Georgian Court receives $250K for Upward Bound

LAKEWOOD – Fifty students from Lakewood High School will get the extra help needed to graduate from high school and get accepted to college, thanks to Georgian Court University’s Upward Bound Program.

The program, granted $250,000 in December by the U.S. Department of Education’s TRIO program, seeks to increase the number of low-income high school students and first-generation college students who receive a bachelor’s degree.

Stating that the program will not just affect Lakewood High School, but the entire community, Georgian Court University TRIO program director Linda Jones-George said, “We are hoping to have an impact and open families to the real possibility of going to college. It is likely that these will be the first students in their families to attend college, so this program will help families to see college as an option for successive generations.”

Jones-George spoke to 65 potential Upward Bound students at Lakewood High School on April 15, recruiting for the program which will begin this summer.

According to Jones-George, Upward Bound is a pre-college program created by Congress to help first-generation college students and/or low-income high school students overcome educational, social, cultural, and other barriers to higher education.
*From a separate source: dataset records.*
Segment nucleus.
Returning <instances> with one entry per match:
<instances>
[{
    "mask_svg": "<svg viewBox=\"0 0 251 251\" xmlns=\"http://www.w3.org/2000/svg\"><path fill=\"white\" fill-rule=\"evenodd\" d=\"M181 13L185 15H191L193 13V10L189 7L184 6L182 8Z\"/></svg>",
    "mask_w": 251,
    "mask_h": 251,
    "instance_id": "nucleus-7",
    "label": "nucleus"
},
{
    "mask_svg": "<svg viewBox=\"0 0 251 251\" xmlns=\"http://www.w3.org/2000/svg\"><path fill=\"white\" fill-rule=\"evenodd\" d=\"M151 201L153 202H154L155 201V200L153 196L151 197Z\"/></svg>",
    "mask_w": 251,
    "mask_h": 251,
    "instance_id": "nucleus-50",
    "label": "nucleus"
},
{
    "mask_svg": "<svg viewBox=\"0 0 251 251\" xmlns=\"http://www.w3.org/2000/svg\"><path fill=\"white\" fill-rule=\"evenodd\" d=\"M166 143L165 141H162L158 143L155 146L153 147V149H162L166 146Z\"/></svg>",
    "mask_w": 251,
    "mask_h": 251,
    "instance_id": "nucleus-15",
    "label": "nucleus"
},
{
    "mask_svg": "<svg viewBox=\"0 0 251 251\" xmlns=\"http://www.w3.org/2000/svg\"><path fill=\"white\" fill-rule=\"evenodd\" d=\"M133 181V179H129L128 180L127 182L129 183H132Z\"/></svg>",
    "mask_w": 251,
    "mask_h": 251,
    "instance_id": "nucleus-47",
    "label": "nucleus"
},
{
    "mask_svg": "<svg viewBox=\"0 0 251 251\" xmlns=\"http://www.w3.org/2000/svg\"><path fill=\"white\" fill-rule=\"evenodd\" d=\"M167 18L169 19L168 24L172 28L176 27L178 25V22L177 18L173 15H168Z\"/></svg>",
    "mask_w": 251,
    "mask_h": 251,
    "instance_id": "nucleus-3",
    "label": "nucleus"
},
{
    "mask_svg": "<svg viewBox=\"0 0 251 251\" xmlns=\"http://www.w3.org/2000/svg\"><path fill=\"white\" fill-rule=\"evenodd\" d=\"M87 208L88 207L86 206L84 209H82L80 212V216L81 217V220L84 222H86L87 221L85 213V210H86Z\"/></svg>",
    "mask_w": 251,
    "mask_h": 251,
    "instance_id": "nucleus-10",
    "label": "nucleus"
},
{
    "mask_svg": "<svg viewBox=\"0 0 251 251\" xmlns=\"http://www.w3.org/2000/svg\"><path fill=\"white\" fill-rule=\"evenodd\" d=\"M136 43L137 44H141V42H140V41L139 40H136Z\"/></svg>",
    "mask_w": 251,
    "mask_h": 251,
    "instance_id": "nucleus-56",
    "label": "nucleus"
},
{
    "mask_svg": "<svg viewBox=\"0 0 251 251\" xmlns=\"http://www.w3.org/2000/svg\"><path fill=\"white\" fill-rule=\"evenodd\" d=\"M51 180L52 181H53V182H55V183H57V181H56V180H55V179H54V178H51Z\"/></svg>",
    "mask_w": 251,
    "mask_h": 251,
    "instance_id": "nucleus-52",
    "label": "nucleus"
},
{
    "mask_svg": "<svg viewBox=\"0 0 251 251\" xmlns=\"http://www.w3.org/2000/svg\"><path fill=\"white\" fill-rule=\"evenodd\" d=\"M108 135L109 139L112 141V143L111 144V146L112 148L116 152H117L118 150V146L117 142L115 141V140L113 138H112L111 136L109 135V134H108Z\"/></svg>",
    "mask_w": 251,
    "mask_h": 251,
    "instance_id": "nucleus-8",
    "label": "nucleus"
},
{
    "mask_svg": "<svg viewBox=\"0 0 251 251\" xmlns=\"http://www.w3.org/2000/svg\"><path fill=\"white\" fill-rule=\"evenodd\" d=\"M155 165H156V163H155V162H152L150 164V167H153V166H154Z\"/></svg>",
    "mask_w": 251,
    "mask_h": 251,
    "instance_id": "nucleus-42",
The goal of the program is to increase the rate at which participant students complete high school and go on to be accepted into and graduate from a four-year college or university.

It is one of eight federal TRIO programs. Through academic advisement, tutoring and support, Upward Bound staff members provide area high school students with the help to finish high school and make the transition to college.

The program is intended for high school students from low-income families, high school students from families in which neither parent holds a bachelor’s degree, and low-income, first-generation military veterans who are preparing to enter postsecondary education.

The Georgian Court Upward Bound Program will serve 50 eligible students from Lakewood High School, providing after-school tutoring and mentoring four days per week, cultural programs and college visits on a few select weekends throughout the school year, and a summer residential component on the Georgian Court campus in Lakewood.

“For several weeks during the summer, we will provide the required components of academic instruction in mathematics, laboratory sciences, composition, literature and foreign languages to better prepare students for success in the next academic year, or to address deficiencies from the previous year,” Jones-George said.

“Our goal is not just to enroll students in the program, but for our students to have success where they stay with the program so we can retain them,” she added. “This can have a lasting and longstanding impact on the community, especially in population segments that have not had access to higher education.”